_Task 1_.
Answer these about the article on Manchester TV:
(a) Which media group is behind Manchester TV?
(b) Which Russian-linked group is named as a source of the online gambling advertorials?
(c) Which body does the site's "About" page say regulates it?
_Task 2_. Carry on the article on Manchester TV from its last sentence.

_Selected extract_.
Manchester local news website Manchester TV is among a slew of Russian-linked “self publishing sites” that have been unearthed in a disinformation investigation by The Press Gazette.
2Trom Media Group is behind the site, as well as the London Post, London TV, Essex TV, Essex TV Mag, Leicester TV, Midlands TV, and the Daily Brit.
The 2Trom outlets are home to large quantities of online gambling advertorials, including for the same Russian-linked group, 1xBet.
In the Manchester site’s defence, at the time of writing, its front page was home to a fair amount of local Manchester content, including stories about a housing development in Openshaw, new treatments from Manchester NHS hospitals, and summer activities from the People’s History Museum and Salford’s Hydes Brewery, although actual bylines or journalists are thin on the ground, and there was a strong PR vibe, while all contact details are in a news@ or editor@ format. The site also states on its “About” page that it is regulated by IPSO. A lead story about a UN report on returning Afghan refugees deported from neighbouring countries also appears of limited relevance, although not overtly “fake news.”

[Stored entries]
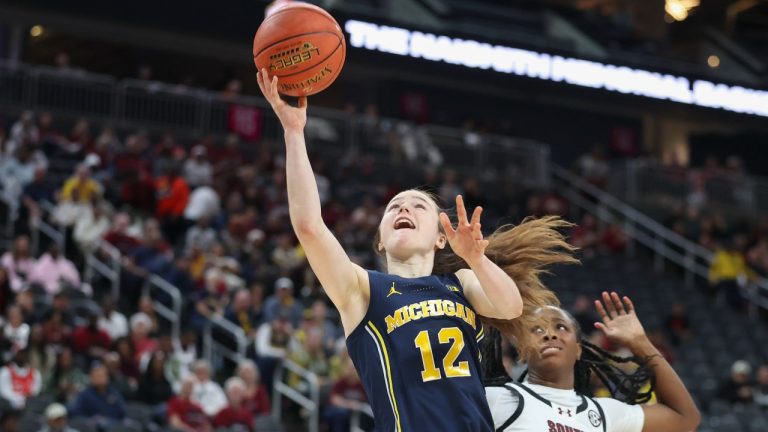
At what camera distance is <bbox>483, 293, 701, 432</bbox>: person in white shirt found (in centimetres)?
490

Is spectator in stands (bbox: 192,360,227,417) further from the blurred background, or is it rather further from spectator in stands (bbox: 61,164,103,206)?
spectator in stands (bbox: 61,164,103,206)

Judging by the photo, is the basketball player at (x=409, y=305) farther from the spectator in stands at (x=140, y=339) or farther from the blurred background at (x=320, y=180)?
the spectator in stands at (x=140, y=339)

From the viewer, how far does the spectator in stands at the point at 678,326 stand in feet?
57.5

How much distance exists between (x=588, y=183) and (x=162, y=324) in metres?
11.4

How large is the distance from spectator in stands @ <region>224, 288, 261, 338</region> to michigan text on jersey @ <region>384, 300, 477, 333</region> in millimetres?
9061

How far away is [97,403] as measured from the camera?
1084 centimetres

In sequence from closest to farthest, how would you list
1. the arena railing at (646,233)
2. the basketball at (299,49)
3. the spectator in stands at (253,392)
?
the basketball at (299,49) → the spectator in stands at (253,392) → the arena railing at (646,233)

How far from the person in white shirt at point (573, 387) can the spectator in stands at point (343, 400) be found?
274 inches

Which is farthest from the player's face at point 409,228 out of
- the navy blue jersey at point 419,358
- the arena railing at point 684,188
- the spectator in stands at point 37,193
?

_Answer space 1_.
(a) 2Trom Media Group
(b) 1xBet
(c) IPSO

_Answer space 2_.
Some of the other sites are a little stranger, however. The Gazette highlights the London Post in particular for apparent deep Russian and former Soviet connections.
Articles there include local London nuggets like “How the people’s lands came to be owned by Klyachin: The Story of the Biggest Landowner of the Moscow Region” and “Three Billboards Outside Sheremetyevo, Moscow” which have cropped up over recent years, while the outlet’s coverage of figures from Russia and Central Asia has become increasingly inflammatory. One article attacks exiled Kazakh politician Mukhtar Ablyazov as a “false flag and distraction actor”, and in a now-removed article from 2023, the London Post alleged that a Russian businessman sold McDonalds Russia to a sanctioned oligarch, leading the man to accuse the London Post of running an “information campaign” against him coordinated from Russia.
An article from 2024 titled “Corruption Networks of Uzbekistan: From Washington to Tashkent” alleges that Uzbek businessman Ovik Mkrtchyan is at the heart of a “calculated web of influence designed to siphon money out of Uzbekistan”. Mkrtchyan has since filed a defamation suit against 2Trom in the English High Court. And it all appears of little relevance to your average reader in Catford.
2Trom’s main site, and several of its other outlets, state that the group is in three sets of hands: Viktor Tokarev, ‘BE Group’, and ‘Moscow Media Group’ (MMG).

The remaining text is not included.